Confusion about CBOW and Skip-Gram models? I've read a couple online description of CBOW and Skip-Gram and usually the descriptions starts like this:

*

*We need to train models on words

*So we encode words using vectors

*One-hot encoding is not efficient representation, we deal with this issue with CBOW and Skip-Gram

*CBOW is a model that allows you to predict the center word given the surrounding context

*Skip-gram does the reverse, by allowing you to predict the context given a center word

...
But wait. The problem we had (at step 3) was that one-hot encoding does a poor job at representing words.

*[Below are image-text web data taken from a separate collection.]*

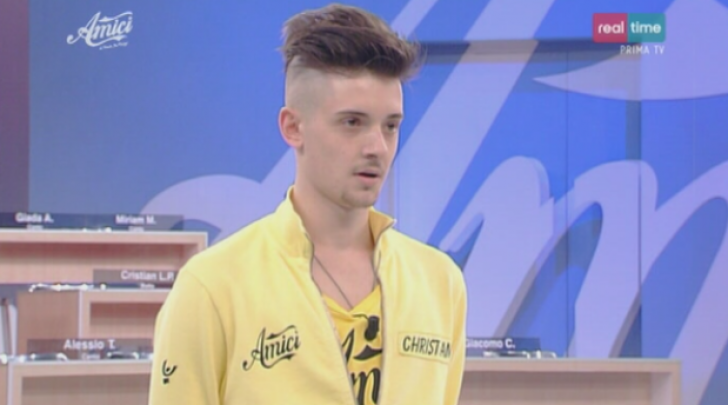 Amici 13 Christian Pace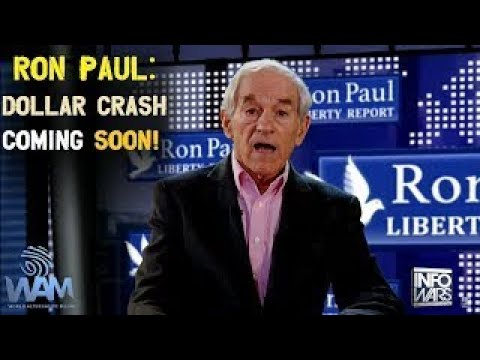 Ron Paul speaks out! Economic Collapse is Happening Now! US Dollar Collapse Protect Yourse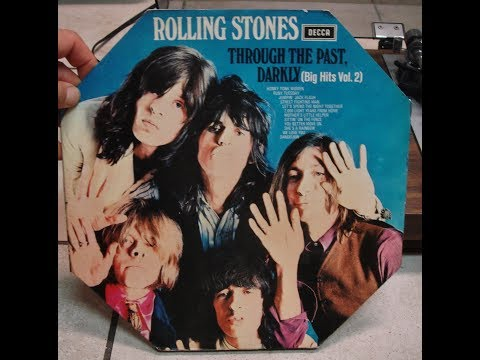 ROLLING STONES Through The Past Darkly Record Lp playing turntable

How does predicting a word help with the encoding process?! It seems we completely forgot about what we were setting out to do.
 A: The explanation of step 3 seems oversimplified, to extend it a bit:
> one-hot encoding is not efficient representation,
> so we want to use dense vector encoding instead,
> but unlike one-hot encoding it's not clear how should we represent discrete words as continuous vectors,
> we deal with this issue with CBOW and Skip-Gram.
Hope that answers your question.
A: First, "efficient representation" is a very vague term that you should avoid. For instance, one-hot encoding is way more efficient in terms of memory. It takes way, way more memory to encode 300 real-values than a single integer from 1 to $|V|$.
On the other hand, one-hot representation of words are not efficient statistically, because words are distributed according to heavy tailed distributions. That is, if you take a random word in your corpus, it will likely be a rare words. Conversely, frequent words account for a lot of the total number of occurences.
The consequence is clear on the following task. You want to classify text. If you use logistic regression on the sum of one-hot vectors (bag-of-word representation), the parameters associated with rare words will be fit based on very little data and the classifier might be unreliable. On the other hand, if you use the sum of word embeddings (bag-of-vector) there is no component that is estimated with little data so it should be more reliable.
A: I believe you're missing an essential point in both objectives in that we are trying to learn a distribute drepresentation $\in \Re^d$ as opposed to using the one hot encodings.
Consider the example of having a vocabulary of size $|V|$, then we can represent each word using a one hot encoding $\in [0, 1]^{|V|}$.
The skip-gram model will work as follows given a set of parameters $E \in \Re^{d \times |V|}$, and $W \in \Re^{d \times |V|}$:

*

*Generate the one hot input vector $x \in [0, 1]^{|V|}$ for the center word

*Obtain the embedding for the word vector $e = Ex \in \Re^d$

*We then generate scores $z = W^Te \in \Re^{|V|}$ for the surrounding words

We can then normalize the scores using a softmax function $y = \text{softmax}(z)$, where $y_i$ are the probabilities of observing each context word. Here, the objective is to learn the parameters $E$ & $W$ so that our probabilities $y$ match the true one hot encodings of the context words given the center word.
I gave the example of skip-gram above, but CBOW is essentially the same but reversed. For more details on the objective function you could refer to [1], or for a visual explanation of the whole process [2].